# TEXTE CITÉ
__________________________________________________
Nous reproduisons intégralement une chronique de Michel Onfray parue sur son blog, la semaine du 13 octobre 2019, après le pataquès de l’affaire Dupont de Ligonnès et les infox des médias dominants.
Le délateur & le journaliste, par Michel Onfray
En rédigeant ce titre, j’ai failli écrire : le délateur est le journaliste, mais finalement, serait-ce tant que ça une erreur ?
J’ai connu une époque qu’on dira bénie où l’anonymat et la délation étaient encore marqués du sceau de l’infamie : le poids de l’occupation des troupes hitlériennes sur le territoire français pesait encore et l’on savait qu’on devait à ces deux pestes, l’anonymat et la dénonciation, le bon fonctionnement de l’administration nazie en France. Car, sans la lettre anonyme qui attire l’attention du soldat venu de sa Germanie nationale-socialiste, comment ce dernier aurait-il pu savoir qui, dans un village, était juif, qui communiste, qui franc-maçon, qui homosexuel ou qui résistant ? L’occupation nazie fut bien souvent forte de la faiblesse des Français ayant donné leurs compatriotes.
L’idéologie a pu compter un peu, mais à la marge là où les passions tristes ont souvent fait la loi : la jalousie, l’envie, la haine, la détestation, l’antipathie, le ressentiment personnels de son prochain ont bien plutôt été les moteurs de ces dénonciations. Le pauvre dénonce le riche, le laid dénonce le beau, le vieux dénonce le jeune, le méchant dénonce le bon, le raté dénonce le prospère, le terne dénonce le brillant, le contrefait sans copine dénonce le libertin couvert de femmes, il y a aussi la femme qui dénonce son mari pour disposer pleinement de son amant et l’homme qui agit mû par les mêmes espoirs, les héritiers qui dénoncent le grand-père qui tarde à clamser, les acheteurs en viager qui précipitent le propriétaire de la maison qu’ils convoitent, les mauvais élèves qui font payer à l’instituteur une mauvaise note jadis infligée, une ancienne maîtresse ou un ancien amant qui font payer une vieille rupture.
Après guerre, on fit silence sur ce qui fut : les choses auraient été impossibles si l’on avait désigné pour les stigmatiser les “poules à boches”, les “collabos”, les résistants de la dernière heure, les maquisards de 1945, les pétainistes devenus gaullistes à la libération, les trafiquants du marché noir dont les lessiveuses étaient pleines des billets de banque, les FFI tout juste sortis de prison où ils croupissaient pour des exactions de droit commun.
__________________________________________________
# CONTENU DES DONNÉES
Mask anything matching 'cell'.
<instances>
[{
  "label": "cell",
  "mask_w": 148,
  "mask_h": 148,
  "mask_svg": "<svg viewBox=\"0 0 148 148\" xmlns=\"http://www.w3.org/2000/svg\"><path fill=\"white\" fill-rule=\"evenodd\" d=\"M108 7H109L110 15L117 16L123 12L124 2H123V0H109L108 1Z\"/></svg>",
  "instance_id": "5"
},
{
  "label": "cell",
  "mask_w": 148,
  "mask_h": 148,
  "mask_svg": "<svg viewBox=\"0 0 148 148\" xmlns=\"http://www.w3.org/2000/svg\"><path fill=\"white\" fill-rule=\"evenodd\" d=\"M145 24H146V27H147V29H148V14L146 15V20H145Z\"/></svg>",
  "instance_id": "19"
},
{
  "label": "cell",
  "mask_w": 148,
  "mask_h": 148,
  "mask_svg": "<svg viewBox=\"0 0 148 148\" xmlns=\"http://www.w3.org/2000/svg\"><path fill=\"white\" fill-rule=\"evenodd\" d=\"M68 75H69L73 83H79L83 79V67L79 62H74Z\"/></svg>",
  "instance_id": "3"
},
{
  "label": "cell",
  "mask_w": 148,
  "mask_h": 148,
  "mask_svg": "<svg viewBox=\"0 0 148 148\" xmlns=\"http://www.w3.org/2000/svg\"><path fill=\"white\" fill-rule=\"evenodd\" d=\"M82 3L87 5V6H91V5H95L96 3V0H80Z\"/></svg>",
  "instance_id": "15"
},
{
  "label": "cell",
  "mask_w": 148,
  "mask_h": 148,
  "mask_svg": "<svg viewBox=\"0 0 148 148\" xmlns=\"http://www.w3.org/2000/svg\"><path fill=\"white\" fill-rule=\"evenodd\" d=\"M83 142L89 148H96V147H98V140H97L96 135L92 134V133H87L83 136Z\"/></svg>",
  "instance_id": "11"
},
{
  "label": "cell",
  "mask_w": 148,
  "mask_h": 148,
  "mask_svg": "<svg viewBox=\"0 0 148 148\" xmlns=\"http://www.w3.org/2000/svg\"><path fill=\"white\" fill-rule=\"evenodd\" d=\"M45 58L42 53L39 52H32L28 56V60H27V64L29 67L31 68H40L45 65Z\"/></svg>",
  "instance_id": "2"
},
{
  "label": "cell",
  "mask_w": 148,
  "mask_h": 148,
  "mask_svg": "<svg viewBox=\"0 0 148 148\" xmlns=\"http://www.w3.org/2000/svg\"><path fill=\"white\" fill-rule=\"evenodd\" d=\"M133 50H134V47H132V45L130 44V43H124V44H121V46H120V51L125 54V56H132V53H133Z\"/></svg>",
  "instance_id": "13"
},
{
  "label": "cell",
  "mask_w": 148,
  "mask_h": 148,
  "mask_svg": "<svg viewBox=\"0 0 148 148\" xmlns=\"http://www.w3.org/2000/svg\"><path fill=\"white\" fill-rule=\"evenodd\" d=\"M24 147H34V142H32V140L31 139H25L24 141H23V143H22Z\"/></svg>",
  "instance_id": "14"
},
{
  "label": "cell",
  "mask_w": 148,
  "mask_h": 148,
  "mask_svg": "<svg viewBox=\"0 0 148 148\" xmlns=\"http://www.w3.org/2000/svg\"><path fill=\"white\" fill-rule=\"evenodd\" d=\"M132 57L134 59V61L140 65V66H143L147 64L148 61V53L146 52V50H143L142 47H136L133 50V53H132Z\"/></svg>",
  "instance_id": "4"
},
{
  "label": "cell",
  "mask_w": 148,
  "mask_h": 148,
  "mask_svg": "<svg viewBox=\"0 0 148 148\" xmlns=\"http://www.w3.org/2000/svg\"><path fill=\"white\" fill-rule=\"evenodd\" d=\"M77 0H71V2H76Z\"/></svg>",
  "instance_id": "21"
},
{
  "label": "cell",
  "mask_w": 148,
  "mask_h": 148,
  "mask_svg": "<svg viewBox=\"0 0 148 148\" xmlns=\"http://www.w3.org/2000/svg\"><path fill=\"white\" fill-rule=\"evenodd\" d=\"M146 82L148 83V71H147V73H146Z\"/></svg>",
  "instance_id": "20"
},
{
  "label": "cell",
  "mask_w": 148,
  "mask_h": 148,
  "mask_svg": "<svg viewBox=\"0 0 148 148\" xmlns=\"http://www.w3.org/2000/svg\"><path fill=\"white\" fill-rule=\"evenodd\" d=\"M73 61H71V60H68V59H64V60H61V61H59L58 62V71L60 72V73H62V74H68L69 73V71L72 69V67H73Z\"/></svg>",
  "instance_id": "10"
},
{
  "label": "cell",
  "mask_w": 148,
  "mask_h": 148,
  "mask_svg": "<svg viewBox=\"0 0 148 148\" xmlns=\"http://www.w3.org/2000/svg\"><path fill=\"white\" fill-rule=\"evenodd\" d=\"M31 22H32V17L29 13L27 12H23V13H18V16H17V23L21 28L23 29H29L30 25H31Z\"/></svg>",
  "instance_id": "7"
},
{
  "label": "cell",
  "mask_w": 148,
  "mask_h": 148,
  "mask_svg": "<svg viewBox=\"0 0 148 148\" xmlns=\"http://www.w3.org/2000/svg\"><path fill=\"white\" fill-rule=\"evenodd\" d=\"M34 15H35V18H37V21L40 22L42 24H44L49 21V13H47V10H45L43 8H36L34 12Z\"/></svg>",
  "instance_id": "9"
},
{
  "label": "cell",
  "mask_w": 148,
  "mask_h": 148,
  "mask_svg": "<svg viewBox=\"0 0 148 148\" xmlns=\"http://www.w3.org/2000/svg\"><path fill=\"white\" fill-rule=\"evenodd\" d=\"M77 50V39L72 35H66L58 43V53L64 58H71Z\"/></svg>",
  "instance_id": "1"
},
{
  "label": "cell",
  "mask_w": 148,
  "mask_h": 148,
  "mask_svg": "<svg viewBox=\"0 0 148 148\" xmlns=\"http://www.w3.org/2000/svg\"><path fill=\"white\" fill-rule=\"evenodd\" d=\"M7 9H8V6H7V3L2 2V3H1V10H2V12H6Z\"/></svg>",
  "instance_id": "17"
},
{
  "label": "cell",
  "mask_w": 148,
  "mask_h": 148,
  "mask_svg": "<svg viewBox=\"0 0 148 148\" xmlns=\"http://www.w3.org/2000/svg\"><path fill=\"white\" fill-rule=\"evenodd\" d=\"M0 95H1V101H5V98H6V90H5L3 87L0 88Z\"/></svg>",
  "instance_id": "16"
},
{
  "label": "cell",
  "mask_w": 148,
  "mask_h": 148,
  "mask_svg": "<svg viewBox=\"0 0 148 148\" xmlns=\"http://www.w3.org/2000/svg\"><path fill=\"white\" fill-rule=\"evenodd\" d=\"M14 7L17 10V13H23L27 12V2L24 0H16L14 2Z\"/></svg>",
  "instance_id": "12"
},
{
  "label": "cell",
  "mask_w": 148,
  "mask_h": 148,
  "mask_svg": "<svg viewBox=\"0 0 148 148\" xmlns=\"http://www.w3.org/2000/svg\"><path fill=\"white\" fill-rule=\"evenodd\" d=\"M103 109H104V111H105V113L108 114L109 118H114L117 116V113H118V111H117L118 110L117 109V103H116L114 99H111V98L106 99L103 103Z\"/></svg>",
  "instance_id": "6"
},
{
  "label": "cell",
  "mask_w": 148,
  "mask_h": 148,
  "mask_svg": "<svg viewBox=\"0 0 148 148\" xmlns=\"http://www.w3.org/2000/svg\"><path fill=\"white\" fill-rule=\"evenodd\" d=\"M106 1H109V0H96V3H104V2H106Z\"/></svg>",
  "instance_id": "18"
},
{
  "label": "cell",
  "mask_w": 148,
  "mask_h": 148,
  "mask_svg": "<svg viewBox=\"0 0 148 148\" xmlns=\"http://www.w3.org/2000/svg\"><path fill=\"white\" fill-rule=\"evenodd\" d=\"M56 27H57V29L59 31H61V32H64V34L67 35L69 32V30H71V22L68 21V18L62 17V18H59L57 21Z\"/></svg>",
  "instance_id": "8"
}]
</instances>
__________________________________________________
# CONSIGNE
Dans la chronique sur la délation, renommez "pétainistes" en "vichystes" et reproduisez le passage allant de "Après guerre, on" jusqu'à "de droit commun." inclus. Les items ne sont d'aucune utilité pour cet exercice.

# CORRIGÉ
Après guerre, on fit silence sur ce qui fut : les choses auraient été impossibles si l’on avait désigné pour les stigmatiser les “poules à boches”, les “collabos”, les résistants de la dernière heure, les maquisards de 1945, les vichystes devenus gaullistes à la libération, les trafiquants du marché noir dont les lessiveuses étaient pleines des billets de banque, les FFI tout juste sortis de prison où ils croupissaient pour des exactions de droit commun.